*Text shown*:
This program will install the MLNX_OFED_LINUX package on your machine.

Note that all other Mellanox, OEM, OFED, or Distribution IB packages will be removed.

Failed to uninstall ofa_kernel KMP RPMs

  • rm -rf /install/netboot/sles11.1/x86_64/compute/rootimg/tmp/ofed_install

  1. Then we run the diskless installation, the installaiton pass but the ib0 was not configured .

Discussion

  • jjh

    jjh - 2012-03-31

    Hi Cao Li,

    Would you please verify it using the /opt/xcat/share/xcat/ib/scripts/Mellanox/mlnxofed_ib_install script and /opt/xcat/share/xcat/ib/netboot/sles/ib.sles11.1.x86_64.pkglist from xCAT 2.7.1 new build, instead of the old scripts and old configuration in your environment ?

    And please refer to the doc :

    https://sourceforge.net/apps/mediawiki/xcat/index.php?title=Managing_the_Mellanox_Infiniband_Network#Mellanox_IB_Interface_Configuration

    Any problems, please let me know.

Spatial reasoning question data:

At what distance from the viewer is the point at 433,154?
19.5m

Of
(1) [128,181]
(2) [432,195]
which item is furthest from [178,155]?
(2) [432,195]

*What you need to do*:
• a. Copy out the spatial reasoning records word for word, every line of them.
• b. Carry on the forum thread about installing the Mellanox InfiniBand package with xCAT, picking up after its final line.
The text and the records come from unrelated sources.

*Results for the exercise*:
• a.
At what distance from the viewer is the point at 433,154?
19.5m

Of
(1) [128,181]
(2) [432,195]
which item is furthest from [178,155]?
(2) [432,195]

• b.
    Thanks.

     
  • jjh

    jjh - 2012-03-31

    I used the scripts and pkglist from the xCAT 2.71. new build, and run succeessfully to genimage/packimage.

    But I re-run the genimage based on the last successful rootimg. The mellanox script could not unistall the package mlnx-ofa_kernel-kmp-default .

    I will contact with IB team, and there is a workaround that before run genimage, please clean up the /install/netboot/sles11.1/x86_64/compute/rootimg,

    Thanks.

     
  • jjh

    jjh - 2012-04-01

    When run genimage twice based on the the last successful rootimg, the secondary will fail. I added a special case for sles11sp1 in the mlnxofed_ib_install. The error does not come out in the rhels6.1 x86_64 environment.

    I have checked the code into 2.7 revision 12085 and trunk revision 12086.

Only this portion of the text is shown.